Por Victor Simião Publicado 30/08/2018 às 16h30 Atualizado 18/02/2023 às 03h08
 Tempo de leitura estimado: 00:00

Depois do trabalho, o botequim é o refugio de João. De segunda a sexta, vai ao ponto do Zé Eulálio, na Avenida Tuiuti.

– Dois rabo de galo, um conhaque com mel e uma salsicha da conserva – é o que sempre pede.

O álcool e o pedaço de carne processada são o refugio do casamento infeliz.

– Ou bebo ou mato aquela!

Goles e petisco barriga adentro, chega sempre às 23h na casa onde vive, na Vila Operária. Uma vez na cozinha, ameaça à esposa.

– Te esfaqueio, bruxa. Pensa que não sei que me trai?

A esposa, Maria, apequena-se. Ao padre, nega qualquer tipo de traição e pede conselhos.

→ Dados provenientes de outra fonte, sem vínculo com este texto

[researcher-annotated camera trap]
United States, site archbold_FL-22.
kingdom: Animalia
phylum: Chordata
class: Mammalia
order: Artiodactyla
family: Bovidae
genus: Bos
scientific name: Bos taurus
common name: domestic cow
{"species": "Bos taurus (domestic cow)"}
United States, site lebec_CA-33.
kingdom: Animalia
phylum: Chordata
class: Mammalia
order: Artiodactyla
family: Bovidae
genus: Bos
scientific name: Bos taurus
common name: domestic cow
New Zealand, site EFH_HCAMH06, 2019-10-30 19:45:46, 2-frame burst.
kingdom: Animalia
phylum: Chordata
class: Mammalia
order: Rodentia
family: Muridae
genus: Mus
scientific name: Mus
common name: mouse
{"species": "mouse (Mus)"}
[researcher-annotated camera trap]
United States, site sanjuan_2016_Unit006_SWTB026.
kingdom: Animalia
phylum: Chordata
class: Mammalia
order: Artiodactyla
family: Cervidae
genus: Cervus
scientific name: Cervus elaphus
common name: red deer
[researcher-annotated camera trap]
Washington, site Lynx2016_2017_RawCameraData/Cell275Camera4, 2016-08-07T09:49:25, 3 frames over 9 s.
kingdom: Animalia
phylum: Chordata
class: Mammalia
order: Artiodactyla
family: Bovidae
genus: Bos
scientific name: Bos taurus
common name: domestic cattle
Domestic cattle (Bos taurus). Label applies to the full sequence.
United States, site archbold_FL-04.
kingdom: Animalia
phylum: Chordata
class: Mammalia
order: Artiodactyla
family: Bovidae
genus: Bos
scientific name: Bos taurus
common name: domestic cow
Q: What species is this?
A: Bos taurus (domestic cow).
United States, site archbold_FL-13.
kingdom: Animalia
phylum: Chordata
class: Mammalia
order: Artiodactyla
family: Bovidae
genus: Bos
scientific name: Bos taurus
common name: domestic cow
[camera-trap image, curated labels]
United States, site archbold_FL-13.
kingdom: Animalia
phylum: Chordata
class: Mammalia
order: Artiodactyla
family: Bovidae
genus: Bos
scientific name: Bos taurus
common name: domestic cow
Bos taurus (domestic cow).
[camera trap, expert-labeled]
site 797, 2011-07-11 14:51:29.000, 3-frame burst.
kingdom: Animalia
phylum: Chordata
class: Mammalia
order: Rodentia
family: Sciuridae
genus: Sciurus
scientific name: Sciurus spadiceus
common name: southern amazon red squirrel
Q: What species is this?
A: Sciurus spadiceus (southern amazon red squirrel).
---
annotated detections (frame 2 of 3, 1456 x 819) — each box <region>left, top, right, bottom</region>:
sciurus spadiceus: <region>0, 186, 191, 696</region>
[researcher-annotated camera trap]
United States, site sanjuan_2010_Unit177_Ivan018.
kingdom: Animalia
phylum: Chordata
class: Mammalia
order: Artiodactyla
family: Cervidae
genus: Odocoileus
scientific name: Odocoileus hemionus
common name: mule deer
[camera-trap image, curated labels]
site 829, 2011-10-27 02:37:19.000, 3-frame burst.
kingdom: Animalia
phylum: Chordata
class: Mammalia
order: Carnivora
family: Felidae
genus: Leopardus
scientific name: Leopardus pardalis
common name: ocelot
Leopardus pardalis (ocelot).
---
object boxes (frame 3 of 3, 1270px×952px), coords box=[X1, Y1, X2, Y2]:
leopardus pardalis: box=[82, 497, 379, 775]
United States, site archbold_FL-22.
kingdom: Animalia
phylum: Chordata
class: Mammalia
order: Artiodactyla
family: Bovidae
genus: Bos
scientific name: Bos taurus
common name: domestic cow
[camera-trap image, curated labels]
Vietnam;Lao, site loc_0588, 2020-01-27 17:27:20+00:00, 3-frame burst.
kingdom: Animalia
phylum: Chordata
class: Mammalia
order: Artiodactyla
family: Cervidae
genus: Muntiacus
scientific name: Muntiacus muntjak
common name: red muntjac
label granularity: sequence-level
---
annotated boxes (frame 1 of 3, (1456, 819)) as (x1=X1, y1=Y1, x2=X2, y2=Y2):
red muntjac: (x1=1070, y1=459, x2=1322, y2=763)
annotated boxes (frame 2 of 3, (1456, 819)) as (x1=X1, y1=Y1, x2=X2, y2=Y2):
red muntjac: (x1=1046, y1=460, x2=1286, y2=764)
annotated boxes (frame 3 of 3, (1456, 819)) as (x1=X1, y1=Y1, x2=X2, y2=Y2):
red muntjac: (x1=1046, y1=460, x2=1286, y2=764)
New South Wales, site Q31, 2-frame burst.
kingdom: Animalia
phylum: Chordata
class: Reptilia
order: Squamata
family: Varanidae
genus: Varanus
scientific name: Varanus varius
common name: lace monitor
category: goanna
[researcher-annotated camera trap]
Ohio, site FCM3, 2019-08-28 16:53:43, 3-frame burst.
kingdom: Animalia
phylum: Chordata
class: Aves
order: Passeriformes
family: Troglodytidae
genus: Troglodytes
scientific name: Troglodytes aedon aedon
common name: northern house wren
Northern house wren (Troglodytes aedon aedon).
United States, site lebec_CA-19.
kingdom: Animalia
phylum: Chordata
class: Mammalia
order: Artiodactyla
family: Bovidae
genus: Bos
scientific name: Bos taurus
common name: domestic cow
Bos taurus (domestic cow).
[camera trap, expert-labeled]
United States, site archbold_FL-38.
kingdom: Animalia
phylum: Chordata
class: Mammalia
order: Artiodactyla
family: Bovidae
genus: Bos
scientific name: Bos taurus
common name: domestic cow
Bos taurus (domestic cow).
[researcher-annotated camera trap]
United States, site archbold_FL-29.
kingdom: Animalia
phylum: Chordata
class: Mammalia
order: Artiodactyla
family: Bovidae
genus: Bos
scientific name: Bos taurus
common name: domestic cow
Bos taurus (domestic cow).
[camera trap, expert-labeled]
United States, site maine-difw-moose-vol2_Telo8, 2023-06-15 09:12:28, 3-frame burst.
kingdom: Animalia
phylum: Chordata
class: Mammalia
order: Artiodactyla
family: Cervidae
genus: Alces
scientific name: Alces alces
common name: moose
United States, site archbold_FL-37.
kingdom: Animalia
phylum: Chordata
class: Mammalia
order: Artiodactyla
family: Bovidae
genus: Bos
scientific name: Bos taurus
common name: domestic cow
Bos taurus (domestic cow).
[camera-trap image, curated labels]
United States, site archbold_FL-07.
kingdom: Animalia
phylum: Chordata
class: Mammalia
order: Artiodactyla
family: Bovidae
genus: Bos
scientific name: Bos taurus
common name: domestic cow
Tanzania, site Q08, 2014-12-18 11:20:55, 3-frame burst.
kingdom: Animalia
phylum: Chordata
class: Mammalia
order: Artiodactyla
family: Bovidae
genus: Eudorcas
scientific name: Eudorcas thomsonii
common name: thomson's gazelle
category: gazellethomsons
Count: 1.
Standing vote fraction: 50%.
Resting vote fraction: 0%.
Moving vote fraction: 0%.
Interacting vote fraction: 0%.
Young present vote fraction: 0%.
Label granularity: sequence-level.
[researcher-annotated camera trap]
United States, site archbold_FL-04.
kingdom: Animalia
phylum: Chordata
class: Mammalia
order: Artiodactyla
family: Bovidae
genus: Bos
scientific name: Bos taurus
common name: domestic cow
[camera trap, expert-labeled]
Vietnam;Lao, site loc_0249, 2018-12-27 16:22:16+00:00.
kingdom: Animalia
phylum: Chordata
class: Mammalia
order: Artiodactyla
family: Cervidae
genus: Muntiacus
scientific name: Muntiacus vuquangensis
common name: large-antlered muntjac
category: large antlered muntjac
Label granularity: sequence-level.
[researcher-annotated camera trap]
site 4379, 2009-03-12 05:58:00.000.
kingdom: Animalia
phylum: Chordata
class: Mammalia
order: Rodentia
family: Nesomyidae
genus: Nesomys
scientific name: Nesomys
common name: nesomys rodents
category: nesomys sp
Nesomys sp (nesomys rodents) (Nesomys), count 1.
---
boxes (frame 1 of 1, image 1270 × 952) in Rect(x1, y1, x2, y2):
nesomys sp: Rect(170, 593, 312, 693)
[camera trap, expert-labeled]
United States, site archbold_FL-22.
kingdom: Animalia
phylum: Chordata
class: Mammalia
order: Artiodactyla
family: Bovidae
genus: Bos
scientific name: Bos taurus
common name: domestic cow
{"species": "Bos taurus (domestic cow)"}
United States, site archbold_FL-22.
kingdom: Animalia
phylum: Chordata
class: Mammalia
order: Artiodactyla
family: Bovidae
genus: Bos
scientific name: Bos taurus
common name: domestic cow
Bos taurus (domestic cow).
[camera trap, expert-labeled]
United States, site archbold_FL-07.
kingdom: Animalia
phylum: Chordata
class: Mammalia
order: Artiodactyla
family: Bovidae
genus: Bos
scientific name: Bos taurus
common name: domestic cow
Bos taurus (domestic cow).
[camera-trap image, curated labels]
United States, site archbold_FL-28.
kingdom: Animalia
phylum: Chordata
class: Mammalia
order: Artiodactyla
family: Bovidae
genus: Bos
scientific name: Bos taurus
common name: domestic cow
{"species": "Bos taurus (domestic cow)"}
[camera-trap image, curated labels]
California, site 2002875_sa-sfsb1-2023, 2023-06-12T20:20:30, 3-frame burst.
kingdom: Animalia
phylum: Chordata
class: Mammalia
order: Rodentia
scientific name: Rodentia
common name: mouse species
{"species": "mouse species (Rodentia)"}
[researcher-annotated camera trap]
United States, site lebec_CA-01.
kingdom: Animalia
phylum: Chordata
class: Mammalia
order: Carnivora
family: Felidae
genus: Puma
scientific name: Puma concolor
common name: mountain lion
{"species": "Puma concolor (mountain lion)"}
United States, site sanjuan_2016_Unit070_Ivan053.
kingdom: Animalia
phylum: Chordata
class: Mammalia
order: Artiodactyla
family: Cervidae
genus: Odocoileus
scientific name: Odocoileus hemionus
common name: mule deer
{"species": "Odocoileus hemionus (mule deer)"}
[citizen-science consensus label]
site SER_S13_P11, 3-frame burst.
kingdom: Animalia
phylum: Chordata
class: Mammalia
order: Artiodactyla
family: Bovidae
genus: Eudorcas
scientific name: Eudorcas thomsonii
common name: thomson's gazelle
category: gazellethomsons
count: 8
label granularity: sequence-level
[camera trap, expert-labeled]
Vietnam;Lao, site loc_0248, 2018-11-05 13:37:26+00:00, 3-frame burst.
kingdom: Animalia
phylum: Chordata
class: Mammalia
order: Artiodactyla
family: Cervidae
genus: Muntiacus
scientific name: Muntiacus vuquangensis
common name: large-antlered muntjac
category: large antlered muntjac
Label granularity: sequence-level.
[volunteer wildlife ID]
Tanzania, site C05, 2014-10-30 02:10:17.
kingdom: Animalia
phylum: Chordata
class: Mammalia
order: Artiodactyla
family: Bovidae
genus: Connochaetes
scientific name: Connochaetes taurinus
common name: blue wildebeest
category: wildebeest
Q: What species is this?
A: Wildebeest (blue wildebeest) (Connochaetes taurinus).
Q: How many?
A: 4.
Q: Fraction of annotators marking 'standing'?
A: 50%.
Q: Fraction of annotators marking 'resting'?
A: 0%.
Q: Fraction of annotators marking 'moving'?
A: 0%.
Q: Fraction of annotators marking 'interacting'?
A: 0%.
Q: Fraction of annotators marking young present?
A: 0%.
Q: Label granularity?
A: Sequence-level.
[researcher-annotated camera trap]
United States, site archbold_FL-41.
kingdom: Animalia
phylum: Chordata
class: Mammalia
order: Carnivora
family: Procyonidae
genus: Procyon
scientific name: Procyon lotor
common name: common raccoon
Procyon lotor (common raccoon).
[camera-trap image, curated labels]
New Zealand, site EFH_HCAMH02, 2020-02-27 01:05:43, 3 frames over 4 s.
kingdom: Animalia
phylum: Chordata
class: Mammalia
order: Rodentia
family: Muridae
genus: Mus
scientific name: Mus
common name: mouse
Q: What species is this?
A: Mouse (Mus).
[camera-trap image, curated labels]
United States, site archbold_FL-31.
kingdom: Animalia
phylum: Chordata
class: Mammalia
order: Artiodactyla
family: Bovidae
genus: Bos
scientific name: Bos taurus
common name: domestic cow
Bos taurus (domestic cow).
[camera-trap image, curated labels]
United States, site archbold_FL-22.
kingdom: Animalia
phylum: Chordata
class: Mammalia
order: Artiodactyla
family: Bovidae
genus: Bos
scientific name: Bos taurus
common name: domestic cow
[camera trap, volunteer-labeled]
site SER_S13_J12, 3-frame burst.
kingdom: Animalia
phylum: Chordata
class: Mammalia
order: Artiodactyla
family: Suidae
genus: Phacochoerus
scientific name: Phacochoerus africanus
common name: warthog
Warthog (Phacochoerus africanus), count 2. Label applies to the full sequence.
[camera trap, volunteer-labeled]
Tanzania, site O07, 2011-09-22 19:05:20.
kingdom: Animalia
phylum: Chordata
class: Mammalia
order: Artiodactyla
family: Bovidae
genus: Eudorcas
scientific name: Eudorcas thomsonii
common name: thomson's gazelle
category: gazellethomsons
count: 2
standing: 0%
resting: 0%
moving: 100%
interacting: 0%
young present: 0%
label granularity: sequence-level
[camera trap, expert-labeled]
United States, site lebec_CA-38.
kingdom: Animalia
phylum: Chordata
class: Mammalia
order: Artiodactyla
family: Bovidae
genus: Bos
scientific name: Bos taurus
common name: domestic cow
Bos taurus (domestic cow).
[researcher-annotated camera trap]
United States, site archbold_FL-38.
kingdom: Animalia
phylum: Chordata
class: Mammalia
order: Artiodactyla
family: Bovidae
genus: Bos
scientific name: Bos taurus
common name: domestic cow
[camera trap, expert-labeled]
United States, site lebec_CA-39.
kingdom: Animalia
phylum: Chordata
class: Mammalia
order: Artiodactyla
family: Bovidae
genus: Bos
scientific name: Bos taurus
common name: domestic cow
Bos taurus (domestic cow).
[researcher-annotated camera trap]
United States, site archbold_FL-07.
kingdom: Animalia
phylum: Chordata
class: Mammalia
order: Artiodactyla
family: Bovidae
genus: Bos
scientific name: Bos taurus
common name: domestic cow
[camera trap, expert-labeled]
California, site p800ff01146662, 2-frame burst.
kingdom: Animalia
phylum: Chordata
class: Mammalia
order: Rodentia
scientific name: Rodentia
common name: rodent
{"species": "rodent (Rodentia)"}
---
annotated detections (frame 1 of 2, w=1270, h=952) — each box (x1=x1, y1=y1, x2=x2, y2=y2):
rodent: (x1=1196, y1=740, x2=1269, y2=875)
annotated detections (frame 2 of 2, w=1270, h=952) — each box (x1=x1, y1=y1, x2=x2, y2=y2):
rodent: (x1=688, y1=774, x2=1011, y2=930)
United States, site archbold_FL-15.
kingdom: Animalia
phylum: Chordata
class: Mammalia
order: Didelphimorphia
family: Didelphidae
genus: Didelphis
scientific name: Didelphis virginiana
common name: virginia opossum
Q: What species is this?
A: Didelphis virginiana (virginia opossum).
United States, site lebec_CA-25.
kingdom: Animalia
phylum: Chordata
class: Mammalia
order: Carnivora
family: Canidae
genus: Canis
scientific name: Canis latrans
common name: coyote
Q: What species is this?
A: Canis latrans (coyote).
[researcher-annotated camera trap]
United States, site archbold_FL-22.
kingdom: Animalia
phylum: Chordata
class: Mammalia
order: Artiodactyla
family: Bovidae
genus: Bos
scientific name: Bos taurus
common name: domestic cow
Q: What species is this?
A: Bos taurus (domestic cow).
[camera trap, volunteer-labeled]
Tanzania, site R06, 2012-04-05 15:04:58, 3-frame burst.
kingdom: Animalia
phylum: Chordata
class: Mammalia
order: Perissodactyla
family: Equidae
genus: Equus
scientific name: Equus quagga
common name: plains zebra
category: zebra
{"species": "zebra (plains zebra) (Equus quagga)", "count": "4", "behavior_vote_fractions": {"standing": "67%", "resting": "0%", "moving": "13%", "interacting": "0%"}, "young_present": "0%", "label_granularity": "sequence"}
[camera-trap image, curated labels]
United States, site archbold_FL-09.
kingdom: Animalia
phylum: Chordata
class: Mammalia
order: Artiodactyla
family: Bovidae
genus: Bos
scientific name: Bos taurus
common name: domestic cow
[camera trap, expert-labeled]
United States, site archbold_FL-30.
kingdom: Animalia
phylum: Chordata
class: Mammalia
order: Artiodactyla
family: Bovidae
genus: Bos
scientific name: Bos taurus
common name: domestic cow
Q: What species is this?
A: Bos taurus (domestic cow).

– Nunca outro homem: posso me separar então, padre?
– Que não, mulher.
– É um pecado grande, padre?
– Que sim, mulher.
– Maior que fazer aquilo com crianças, padre?
– Que se cale, mulher!
– Sou uma mulher infeliz, padre!

Quando se casou com João, Maria não imaginava o inferno que viveria.

– Me prometia mundos e fundos, mãe. A senhora lembra: trabalhador honesto, sem vicio algum. Do que gostava? Um ou outro cigarrinho, Raça Negra, filmes do Rambo. E de mim, mãe.
– E não é, minha filha.
– Agora, quase todo dia, me xinga depois de beber dois rabo de galo, um conhaque com mel e comer salsicha da conserva no Zé Eulálio, mãe.
– E não é, minha filha.
– O que fiz para Deus, minha mãe?
– E não sei, minha filha!
– Sou uma mulher infeliz, mãe!

Numa quinta à noite, jogada no sofá após o expediente na limpeza de uma escola, só quer dormir. Mas todo o dia – há 13 anos! – os olhos só se fecham depois que João chega em casa. Ele, entregador de pizza, sempre volta às 23h. Nunca antes e nem depois: e com dois rabo de galo, um conhaque com mel e uma salsicha da conserva já guardados dentro de si.

Maria olha o celular e vê que ainda faltam 20 minutos para o retorno do marido pródigo. Infeliz que está, gostaria que ele entregasse pizzas na Mongólia para nunca mais voltar.

– Que eu morra na cruz porque no calvário já estou. Ou que Jesus Cristinho me salve!

E não é que o celular vibra na hora? Recado dos céus, é um vídeo encaminhado por Nilza, colega do trabalho. Um pastor fala.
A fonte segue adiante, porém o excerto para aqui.